In the wake of Hurricane Harvey, North Carolina continues to feel the effects of Hurricane Matthew.
Hurricane season runs annually from June 1 to Dec. 1, when the ocean water is warmer and weather is more conducive for hurricanes to form. The National Hurricane Center issued a tropical storm warning for North Carolina's coast Aug. 28.
This process started in the Caribbean, came through the bottom corner of the Gulf of Mexico and then shifted rapidly from a tropical storm into Hurricane Harvey.
Rick Luettich, director for UNC’s Institute for Marine Sciences, said North Carolina's tropical storm warning was completely separate from Hurricane Harvey and this is typical activity during hurricane season.
Luettich said any community hit by a natural disaster on this scale has to rebuild infrastructure to be stable and smarter than older ones.
“We try to discourage people from just building back the way they were before because then it encourages the same thing to happen again,” he said.
Emma Macadam, a UNC junior, said her cousin and his family, including his three young children, are staying with a host family this week because the damages to their home in Texas made it unlivable.

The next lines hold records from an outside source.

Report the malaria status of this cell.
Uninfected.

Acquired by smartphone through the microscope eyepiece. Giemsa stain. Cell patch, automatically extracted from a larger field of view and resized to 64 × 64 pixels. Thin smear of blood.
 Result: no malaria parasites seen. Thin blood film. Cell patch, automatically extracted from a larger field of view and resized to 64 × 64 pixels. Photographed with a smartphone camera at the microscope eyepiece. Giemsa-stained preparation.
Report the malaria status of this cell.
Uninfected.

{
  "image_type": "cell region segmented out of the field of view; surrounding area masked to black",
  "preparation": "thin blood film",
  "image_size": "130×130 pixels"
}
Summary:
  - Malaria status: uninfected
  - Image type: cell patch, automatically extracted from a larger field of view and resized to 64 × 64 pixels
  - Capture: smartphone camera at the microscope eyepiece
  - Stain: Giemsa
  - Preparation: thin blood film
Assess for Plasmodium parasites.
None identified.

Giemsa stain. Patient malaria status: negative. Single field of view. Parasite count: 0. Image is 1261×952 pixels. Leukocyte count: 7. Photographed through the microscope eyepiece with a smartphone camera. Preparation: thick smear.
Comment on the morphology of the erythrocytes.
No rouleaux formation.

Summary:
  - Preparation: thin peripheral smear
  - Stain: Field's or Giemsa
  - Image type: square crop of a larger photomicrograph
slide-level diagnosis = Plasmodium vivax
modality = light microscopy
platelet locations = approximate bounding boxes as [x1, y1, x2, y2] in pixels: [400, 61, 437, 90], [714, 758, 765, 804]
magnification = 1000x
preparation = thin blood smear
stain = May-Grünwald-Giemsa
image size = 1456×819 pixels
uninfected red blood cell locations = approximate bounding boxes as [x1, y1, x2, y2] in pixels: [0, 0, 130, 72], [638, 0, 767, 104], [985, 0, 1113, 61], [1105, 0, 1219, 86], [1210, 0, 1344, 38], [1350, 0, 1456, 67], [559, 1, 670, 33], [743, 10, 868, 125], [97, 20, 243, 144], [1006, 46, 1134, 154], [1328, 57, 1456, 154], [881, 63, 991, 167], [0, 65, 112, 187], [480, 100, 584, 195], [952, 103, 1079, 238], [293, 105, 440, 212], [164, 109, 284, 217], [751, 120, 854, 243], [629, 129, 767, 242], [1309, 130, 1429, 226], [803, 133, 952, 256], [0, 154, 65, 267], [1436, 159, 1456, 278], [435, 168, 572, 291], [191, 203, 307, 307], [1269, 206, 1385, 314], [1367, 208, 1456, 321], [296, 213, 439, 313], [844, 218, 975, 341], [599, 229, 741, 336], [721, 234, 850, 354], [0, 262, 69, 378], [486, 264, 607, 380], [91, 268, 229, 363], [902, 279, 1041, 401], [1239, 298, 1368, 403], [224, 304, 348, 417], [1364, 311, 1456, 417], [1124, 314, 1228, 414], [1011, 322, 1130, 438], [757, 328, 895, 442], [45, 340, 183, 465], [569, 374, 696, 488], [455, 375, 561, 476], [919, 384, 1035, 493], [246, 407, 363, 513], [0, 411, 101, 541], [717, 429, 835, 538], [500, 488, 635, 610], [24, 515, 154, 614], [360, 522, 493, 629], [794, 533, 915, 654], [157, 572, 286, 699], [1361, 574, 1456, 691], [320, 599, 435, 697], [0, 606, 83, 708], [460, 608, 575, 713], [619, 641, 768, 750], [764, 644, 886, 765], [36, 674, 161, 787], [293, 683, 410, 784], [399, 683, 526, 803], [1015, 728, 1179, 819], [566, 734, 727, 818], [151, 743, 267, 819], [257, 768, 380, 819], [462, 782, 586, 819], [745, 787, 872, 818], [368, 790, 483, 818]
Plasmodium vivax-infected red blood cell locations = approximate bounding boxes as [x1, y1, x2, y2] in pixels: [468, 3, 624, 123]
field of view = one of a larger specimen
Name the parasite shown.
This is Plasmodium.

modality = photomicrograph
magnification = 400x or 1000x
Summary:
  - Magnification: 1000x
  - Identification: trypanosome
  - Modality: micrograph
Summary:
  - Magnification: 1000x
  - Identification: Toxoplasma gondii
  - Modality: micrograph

“Their whole first floor up to their kitchen counter was flooded so they lost the whole structure of the house," Macadam said. "And the sad part is they just closed on the house a month ago."
Luettich said there is a part of North Carolina where communities rebuilding from Hurricane Matthew damage are working to develop more green spaces that could potentially soak up water in future severe storms and are pushing people to build up in higher elevations.